● TEXT

◆ ◆ ◆ ◆ ◆ ◆ ◆

Candidate SNP identification and analysis
Multiple sequence alignments were scanned to identify polymorphic columns. To calculate the probability of these sites being true polymorphisms as opposed to sequencing errors, we have used the software package PolyBayes, version 5 [4]. PolyBayes, uses a Bayesian statistical framework that relies on allele frequency, alignment depth, and base quality values amongst other attributes to calculate a probability score. Because chromatogram trace data is not available for many of the sequences in this release, we have devised a scoring strategy that uses arbitrary base quality values. These quality values are different depending on the sequence origin/type. Sequence bases obtained from the T. cruzi CL-Brener genome (∼ 19X shotgun coverage) were arbitrarily assigned a base quality value of 40; those from GenBank records, a value of 30 (individual submissions); and those from dbEST, a value of 20 (single-pass, unedited). Using this scoring scheme, a single base from an EST differing from two allelic variants of CL-Brener reference sequence (depth = 3) would give a probability of 0.22 of being a true SNP (see for example SNP 4028216). To analyze the effect of each SNP on the corresponding protein product, we anoted the codon position of the SNP in each reference coding sequence and evaluated the change introduced by the polymorphic base. Also, for a subset of the alignments (those containing coding sequences of similar length, with indels being a multiple of 3) we calculated dN and dS values[5] using BioPerl's population genetics modules [6].

◆ ◆ ◆ ◆ ◆ ◆ ◆

● REQUIRED TASKS
A - Decide whether each statement agrees with the passage on candidate SNP identification. Answer yes or no for each and quote the words from the passage that decide it. (i) Bases taken from GenBank records were given a base quality value of 30. (ii) Chromatogram trace data was available for all of the sequences in the release. (iii) dN and dS values were calculated for every alignment.
B - In the passage on candidate SNP identification, what base quality value was assigned to sequence bases from dbEST?
C - Carry on the passage on candidate SNP identification, starting after its final sentence.

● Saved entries
◆ ◆ ◆ ◆ ◆ ◆ ◆

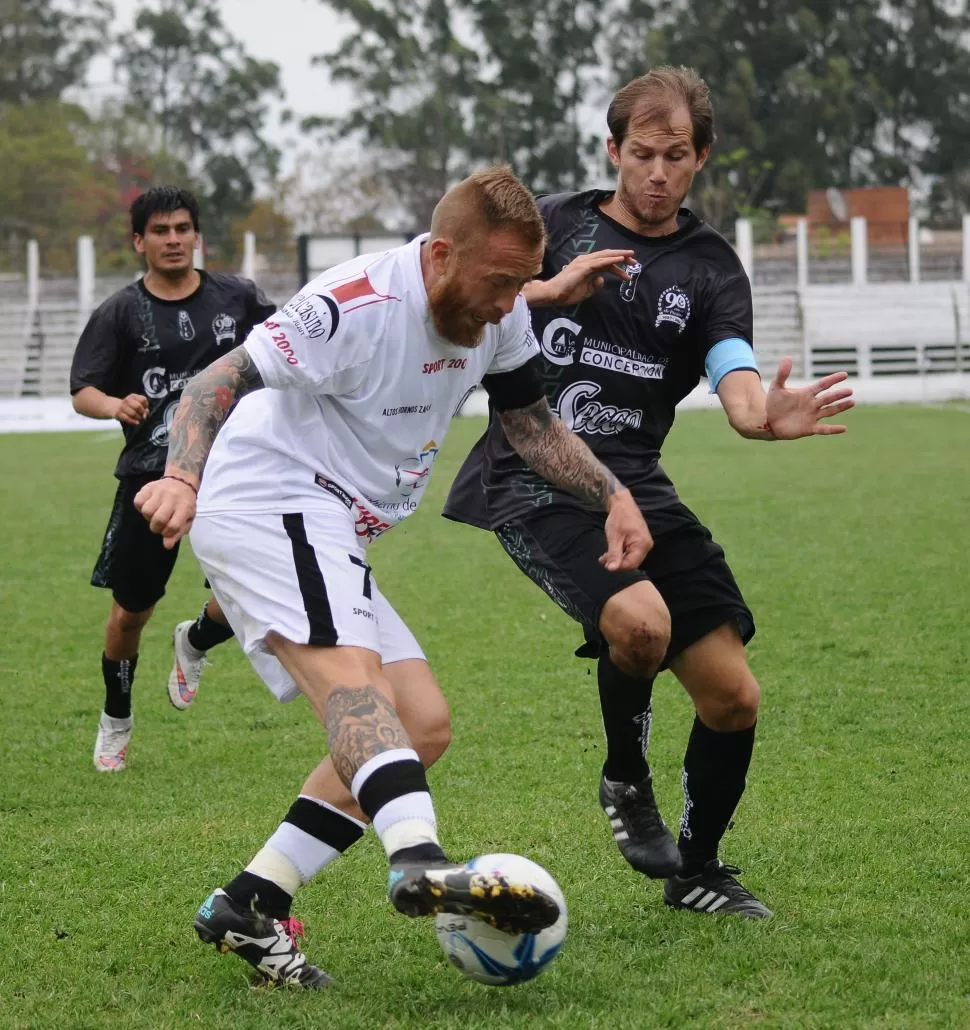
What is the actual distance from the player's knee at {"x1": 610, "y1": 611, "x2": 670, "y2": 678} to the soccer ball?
1.03m

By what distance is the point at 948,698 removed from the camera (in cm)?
702

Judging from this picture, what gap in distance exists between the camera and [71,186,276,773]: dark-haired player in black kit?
6621 millimetres

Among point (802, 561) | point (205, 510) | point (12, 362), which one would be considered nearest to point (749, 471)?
point (802, 561)

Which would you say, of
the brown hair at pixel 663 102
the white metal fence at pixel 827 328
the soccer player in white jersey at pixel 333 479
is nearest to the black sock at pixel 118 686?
the soccer player in white jersey at pixel 333 479

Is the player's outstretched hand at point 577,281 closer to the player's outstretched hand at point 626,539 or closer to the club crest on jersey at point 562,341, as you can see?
the club crest on jersey at point 562,341

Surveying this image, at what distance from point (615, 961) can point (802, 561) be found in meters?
7.49

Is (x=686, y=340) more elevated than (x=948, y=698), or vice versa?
(x=686, y=340)

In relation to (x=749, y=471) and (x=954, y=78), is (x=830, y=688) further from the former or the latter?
(x=954, y=78)

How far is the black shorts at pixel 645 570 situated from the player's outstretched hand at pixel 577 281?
62 cm

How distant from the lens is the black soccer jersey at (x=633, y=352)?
4781 millimetres

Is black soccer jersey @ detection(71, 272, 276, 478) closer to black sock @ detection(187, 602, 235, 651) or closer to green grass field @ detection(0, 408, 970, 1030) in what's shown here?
black sock @ detection(187, 602, 235, 651)

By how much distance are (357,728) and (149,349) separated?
3.67 m

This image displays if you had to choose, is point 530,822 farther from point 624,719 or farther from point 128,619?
point 128,619

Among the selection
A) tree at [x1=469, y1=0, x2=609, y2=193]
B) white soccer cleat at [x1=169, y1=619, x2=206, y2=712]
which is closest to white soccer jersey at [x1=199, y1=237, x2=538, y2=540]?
white soccer cleat at [x1=169, y1=619, x2=206, y2=712]
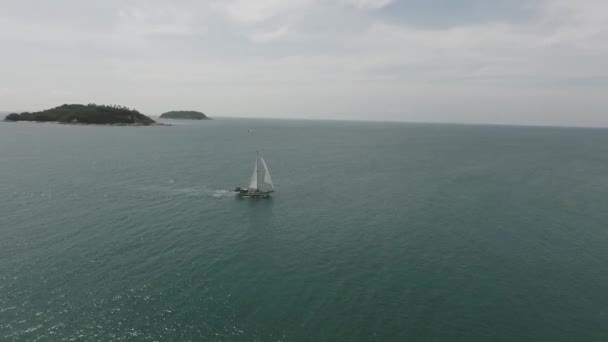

◆ ◆ ◆ ◆ ◆ ◆ ◆

● RESULTS
A -
(i) Yes: "those from GenBank records, a value of 30 (individual submissions)"
(ii) No: "Because chromatogram trace data is not available for many of the sequences in this release"
(iii) No: "for a subset of the alignments"

B - They were assigned a base quality value of 20.

C -
[1] El-Sayed N, Myler P, Bartholomeu DC, et al. (2005) The genome sequence of Trypanosoma cruzi, etiologic agent of Chagas disease. Science, 309(5733), 409–415
[2] Franzén O, Ochaya S, Sherwood E, Lewis MD, Llewellyn MS, Miles MA, Andersson B. (2011) Shotgun Sequencing Analysis of Trypanosoma cruzi I Sylvio X10/1 and Comparison with T. cruzi VI CL Brener. PLoS Negl Trop Dis 5(3), e984.
[3] Aguero, F., Verdun, R. E., Frasch, A. C., and Sanchez, D. O. (Dec, 2000) A random sequencing approach for the analysis of the Trypanosoma cruzi genome: general structure, large gene and repetitive DNA families, and gene discovery. Genome Res, 10(12), 1996–2005.
[4] Marth, G. T., Korf, I., Yandell, M. D., Yeh, R. T., Gu, Z., Zakeri, H., Stitziel, N. O., Hillier, L., Kwok, P. Y., and Gish, W. R. (Dec, 1999) A general approach to single-nucleotide polymorphism discovery. Nat Genet, 23(4), 452–456.
[5] Hartl, D. L. and Clark, A. G. (2007) Principles of population genetics, Sinauer Associates, Inc., Sunderland, MA, USA 4th edition.
[6] Stajich, J. E. and Hahn, M. W. (Jan, 2005) Disentangling the effects of demography and selection in human history. Mol Biol Evol, 22(1), 63–73.